:: Supplied material ::

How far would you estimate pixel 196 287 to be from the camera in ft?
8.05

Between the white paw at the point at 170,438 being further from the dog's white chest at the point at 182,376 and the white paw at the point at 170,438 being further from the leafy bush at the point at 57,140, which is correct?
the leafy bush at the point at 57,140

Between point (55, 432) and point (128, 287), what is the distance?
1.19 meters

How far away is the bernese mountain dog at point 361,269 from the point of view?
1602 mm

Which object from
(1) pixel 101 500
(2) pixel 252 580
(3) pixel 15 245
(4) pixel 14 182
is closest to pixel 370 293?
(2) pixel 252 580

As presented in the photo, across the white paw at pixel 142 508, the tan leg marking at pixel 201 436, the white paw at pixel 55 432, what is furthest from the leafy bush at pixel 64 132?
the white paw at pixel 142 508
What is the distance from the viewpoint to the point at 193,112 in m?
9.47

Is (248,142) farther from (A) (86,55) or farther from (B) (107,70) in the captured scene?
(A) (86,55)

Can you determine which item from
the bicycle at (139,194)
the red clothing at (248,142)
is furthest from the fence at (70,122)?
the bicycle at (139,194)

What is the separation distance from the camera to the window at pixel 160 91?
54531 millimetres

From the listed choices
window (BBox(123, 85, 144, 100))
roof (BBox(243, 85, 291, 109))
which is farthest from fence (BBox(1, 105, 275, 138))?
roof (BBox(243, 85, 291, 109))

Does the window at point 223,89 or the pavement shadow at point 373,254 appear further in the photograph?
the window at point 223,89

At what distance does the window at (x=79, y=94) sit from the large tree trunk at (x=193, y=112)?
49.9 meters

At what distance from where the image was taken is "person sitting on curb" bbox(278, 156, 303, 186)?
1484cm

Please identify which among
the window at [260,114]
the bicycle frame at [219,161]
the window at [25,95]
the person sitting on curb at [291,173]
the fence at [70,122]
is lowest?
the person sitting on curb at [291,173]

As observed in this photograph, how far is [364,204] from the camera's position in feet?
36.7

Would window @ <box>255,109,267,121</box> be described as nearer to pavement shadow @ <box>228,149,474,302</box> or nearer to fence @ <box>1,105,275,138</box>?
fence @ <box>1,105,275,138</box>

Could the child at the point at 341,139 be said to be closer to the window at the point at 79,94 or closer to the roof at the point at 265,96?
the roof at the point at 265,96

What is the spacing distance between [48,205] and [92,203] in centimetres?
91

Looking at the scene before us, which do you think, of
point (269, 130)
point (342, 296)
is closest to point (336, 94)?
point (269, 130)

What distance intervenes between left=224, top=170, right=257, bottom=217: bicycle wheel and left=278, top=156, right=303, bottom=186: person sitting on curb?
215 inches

:::

Reproduce all of the rows above word for word, keeping every line in its original order.

How far would you estimate pixel 196 287 to be from the camera in ft?
8.05

Between the white paw at the point at 170,438 being further from the dog's white chest at the point at 182,376 and the white paw at the point at 170,438 being further from the leafy bush at the point at 57,140, which is correct?
the leafy bush at the point at 57,140

Between point (55, 432) and point (128, 287), what is the distance?
1.19 meters

How far away is the bernese mountain dog at point 361,269 from the point of view?
1602 mm

Which object from
(1) pixel 101 500
(2) pixel 252 580
(3) pixel 15 245
(4) pixel 14 182
is closest to pixel 370 293?
(2) pixel 252 580

As presented in the photo, across the white paw at pixel 142 508, the tan leg marking at pixel 201 436, the white paw at pixel 55 432, what is furthest from the leafy bush at pixel 64 132?
the white paw at pixel 142 508
What is the distance from the viewpoint to the point at 193,112 in m?
9.47

Is (248,142) farther from (A) (86,55) or farther from (B) (107,70) in the captured scene?
(A) (86,55)

Can you determine which item from
the bicycle at (139,194)
the red clothing at (248,142)
is furthest from the fence at (70,122)?
the bicycle at (139,194)

What is the separation distance from the camera to the window at pixel 160 91?
54531 millimetres

From the listed choices
window (BBox(123, 85, 144, 100))
roof (BBox(243, 85, 291, 109))
which is farthest from fence (BBox(1, 105, 275, 138))?
roof (BBox(243, 85, 291, 109))

Does the window at point 223,89 or the pavement shadow at point 373,254 appear further in the photograph?
the window at point 223,89

At what distance does the window at (x=79, y=94) sit from the large tree trunk at (x=193, y=112)?
49.9 meters

At what distance from where the image was taken is "person sitting on curb" bbox(278, 156, 303, 186)?
1484cm

Please identify which among
the window at [260,114]
the bicycle frame at [219,161]
the window at [25,95]
the person sitting on curb at [291,173]
the fence at [70,122]
is lowest?
the person sitting on curb at [291,173]

As observed in this photograph, how far is [364,204] from the camera's position in feet?
36.7

Would window @ <box>255,109,267,121</box> be described as nearer to pavement shadow @ <box>228,149,474,302</box> or nearer to fence @ <box>1,105,275,138</box>?
fence @ <box>1,105,275,138</box>

Could the child at the point at 341,139 be said to be closer to the window at the point at 79,94 or closer to the roof at the point at 265,96?
the roof at the point at 265,96

What is the spacing distance between [48,205] and [92,203] in centimetres?
91

Looking at the scene before us, which do you think, of
point (269, 130)
point (342, 296)
is closest to point (336, 94)?
point (269, 130)

What distance intervenes between left=224, top=170, right=257, bottom=217: bicycle wheel and left=278, top=156, right=303, bottom=186: person sitting on curb?
215 inches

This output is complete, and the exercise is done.